Новым кошмаром для Вильгельма стала поездка Бисмарка в Вену на бракосочетание своего сына Герберта с графиней Маргаретой Хойос. 9 июня Каприви отправил послу в Вене Рейссу инструкции не оказывать визитеру «иных знаков внимания, кроме самых формальных». Послу также запрещалось присутствовать на церемонии. Королю Саксонии было не позволено принять Бисмарка во время его следования через Дрезден. Тремя днями позже сам Вильгельм написал личное послание Францу Иосифу с просьбой «не осложнять мое положение в стране оказанием гостеприимства этому моему непокорному подданному до тех пор, пока он не явится ко мне с повинной». Такое отношение к бывшему канцлеру лишь добавило тому популярности. Когда он проезжал по улицам, публика встречала его приветственными возгласами и выкриками: «Речь! Речь!» Бисмарк пытался утихомирить толпу: «Мне нельзя! Я должен молчать». В ответ раздавалось: «Если вы молчите, то заговорят камни!» Национал-либералы выступали за примирение между кайзером и Бисмарком и, если верить Филиппу Эйленбургу, за назначение канцлером Вальдерзее. Бисмарк не желал идти на какие-либо уступки. «Я пострадавшая сторона — ею и останусь», — заявил он баронессе фон Шпитцемберг.

Наступил июль — время очередной «северной экспедиции». По пути Эйленбург сделал остановку в Берлине, чтобы разведать обстановку.
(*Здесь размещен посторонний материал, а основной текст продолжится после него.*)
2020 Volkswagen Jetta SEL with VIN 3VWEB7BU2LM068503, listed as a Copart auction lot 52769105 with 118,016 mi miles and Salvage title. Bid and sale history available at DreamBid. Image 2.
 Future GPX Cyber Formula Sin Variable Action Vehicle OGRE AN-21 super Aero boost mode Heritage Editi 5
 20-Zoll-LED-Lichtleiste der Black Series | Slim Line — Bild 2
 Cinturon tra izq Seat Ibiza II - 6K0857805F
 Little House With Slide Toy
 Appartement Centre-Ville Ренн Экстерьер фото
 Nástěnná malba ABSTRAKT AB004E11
Он имел беседы с Каприви, Гольштейном, Гатцфельдтом и своим кузеном Бото, перспективы карьерного роста которого его очень интересовали. Выяснилось, что у Гольштейна терпение на исходе. Вероятно, именно к тому времени относится его высказывание: «Возможно, когда-нибудь и найдется такой человек, который осмелится сказать правду Вильгельму II, но только вот вряд ли кто его примеру последует». Кстати, Эйленбург порой говорил кайзеру правду, главным образом играя с Вильгельмом в теннис. 7 июля он написал своей матери:

«Проблема с Бисмарком становится все более острой, но я думаю, что своим безобразным поведением он сам постепенно просвещает людей по поводу того, кто прав и кто виноват. Кайзер сохраняет полное спокойствие, он выжидает, сдерживая свой гнев. Каприви в очень трудном положении из-за нападок князя».

В августе Вильгельм имел беседу с Гогенлоэ. Кайзеру стало известно, что в эльзасском казначействе обнаружились лишние деньги, и он пожелал потратить их на строительство корабля. Гогенлоэ предлагал закончить строительство дворца в Цаберне. Разговор коснулся острой темы: по стране ходили слухи, что Вильгельм хочет упрятать бывшего канцлера в тюрьму — конкретно называлась берлинская тюрьма Шпандау. Кайзер все отрицал — он не хотел делать из Бисмарка мученика.

14 декабря Вальдерзее писал в дневнике о роскошном приеме, оказанном Вильгельму во время его визита в Вену: «Газеты (австрийские) дышат византийством, пишут о нем как о величайшем из монархов. Такая безудержная и бессмысленная лесть сильно вредит ему, плохо влияет на его способность самооценки. Печально, но то же самое происходит и здесь». В ноябре вновь пошли слухи, что Вальдерзее вот-вот получит канцлерское кресло. Пока он продолжал прозябать в далеком от столицы Альтоне. Видимо, чувство разочарования и обиды толкнуло его на заключение сделки с Бисмарком с целью сместить Каприви. Бисмарк, получивший мандат депутата рейхстага, намеревался проголосовать против законопроекта о военном бюджете и таким образом окончательно дискредитировать действующего канцлера.